Compute the following binomial probabilities directly from the formula for \(b(x ; n, p)\) : a. \(b(3 ; 8,-35)\) b. \(b(5 ; 8, .6)\) c. \(P(3 \leq X \leq 5)\) when \(n=7\) and \(p=.6\) d. \(P(1 \leq X)\) when \(n=9\) and \(p=.1\)

Short Answer

Expert verified
a. Invalid probability b. 0.187 c. 0.7571 d. 0.6126

Step by step solution

01

Understand the Binomial Probability Formula

The binomial probability formula is given by \( b(x ; n, p) = \binom{n}{x} p^x (1-p)^{n-x} \), where \(n\) is the number of trials, \(x\) is the number of successes, and \(p\) is the probability of success on each trial. \(\binom{n}{x}\) is the binomial coefficient, calculated as \(\frac{n!}{x!(n-x)!}\).
02

Calculate Probability for Part a

For part \(a\), compute \(b(3; 8, -35)\). First, calculate \(\binom{8}{3} = 56\). Now substitute into the formula: \(b(3; 8, -35) = 56 \times (-35)^3 \times (1 - (-35))^{5}\). The probabilities calculated here involve a negative value, which is invalid for \(p\). Therefore, part \(a\) is not applicable as the probability \(p\) must be between 0 and 1.
03

Calculate Probability for Part b

For part \(b\), compute \(b(5; 8, 0.6)\). Calculate \(\binom{8}{5} = 56\). Substitute into the formula: \(b(5; 8, 0.6) = 56 \times 0.6^5 \times 0.4^3\).
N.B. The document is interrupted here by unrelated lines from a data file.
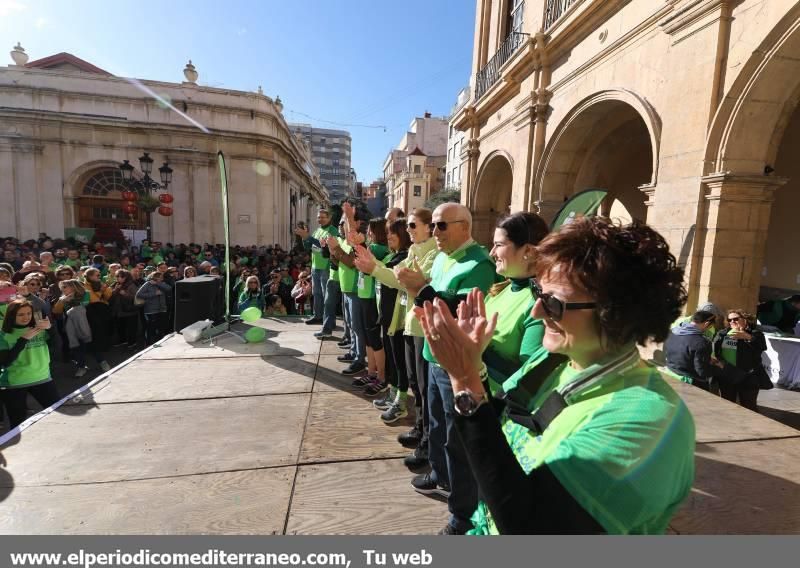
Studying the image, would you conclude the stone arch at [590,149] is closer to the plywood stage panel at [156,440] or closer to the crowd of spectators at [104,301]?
the crowd of spectators at [104,301]

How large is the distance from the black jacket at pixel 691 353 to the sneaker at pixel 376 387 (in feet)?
10.6

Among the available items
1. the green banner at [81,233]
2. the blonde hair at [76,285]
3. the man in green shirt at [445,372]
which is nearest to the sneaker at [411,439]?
the man in green shirt at [445,372]

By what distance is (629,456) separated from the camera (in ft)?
2.78

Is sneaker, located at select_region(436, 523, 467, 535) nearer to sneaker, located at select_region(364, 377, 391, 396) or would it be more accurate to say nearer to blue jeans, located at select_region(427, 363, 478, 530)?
blue jeans, located at select_region(427, 363, 478, 530)

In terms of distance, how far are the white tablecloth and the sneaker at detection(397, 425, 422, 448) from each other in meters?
6.13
Evaluate this to find \(b(5; 8, 0.6) = 56 \times 0.07776 \times 0.064 = 0.187\).
04

Solve for Part c (Range Probability)

To find \(P(3 \leq X \leq 5)\) for \(n=7\) and \(p=0.6\), compute \(b(3; 7, 0.6)\), \(b(4; 7, 0.6)\), and \(b(5; 7, 0.6)\).- \(b(3; 7, 0.6) = \binom{7}{3} \times 0.6^3 \times 0.4^4 = 35 \times 0.216 \times 0.0256 = 0.1935\).- \(b(4; 7, 0.6) = \binom{7}{4} \times 0.6^4 \times 0.4^3 = 35 \times 0.1296 \times 0.064 = 0.2916\).- \(b(5; 7, 0.6) = \binom{7}{5} \times 0.6^5 \times 0.4^2 = 21 \times 0.07776 \times 0.16 = 0.272\).Add the probabilities: \(P(3 \leq X \leq 5) = 0.1935 + 0.2916 + 0.272 = 0.7571\).
05

Determine Probability for Part d

For \(P(1 \leq X)\) with \(n=9\) and \(p=0.1\), calculate \(1 - P(X = 0)\) because \(P(1 \leq X) = 1 - P(X = 0)\). Compute \(b(0; 9, 0.1) = \binom{9}{0} \times 0.1^0 \times 0.9^9 = 1 \times 1 \times 0.387420489 = 0.3874\). Thus, \(P(1 \leq X) = 1 - 0.3874 = 0.6126\).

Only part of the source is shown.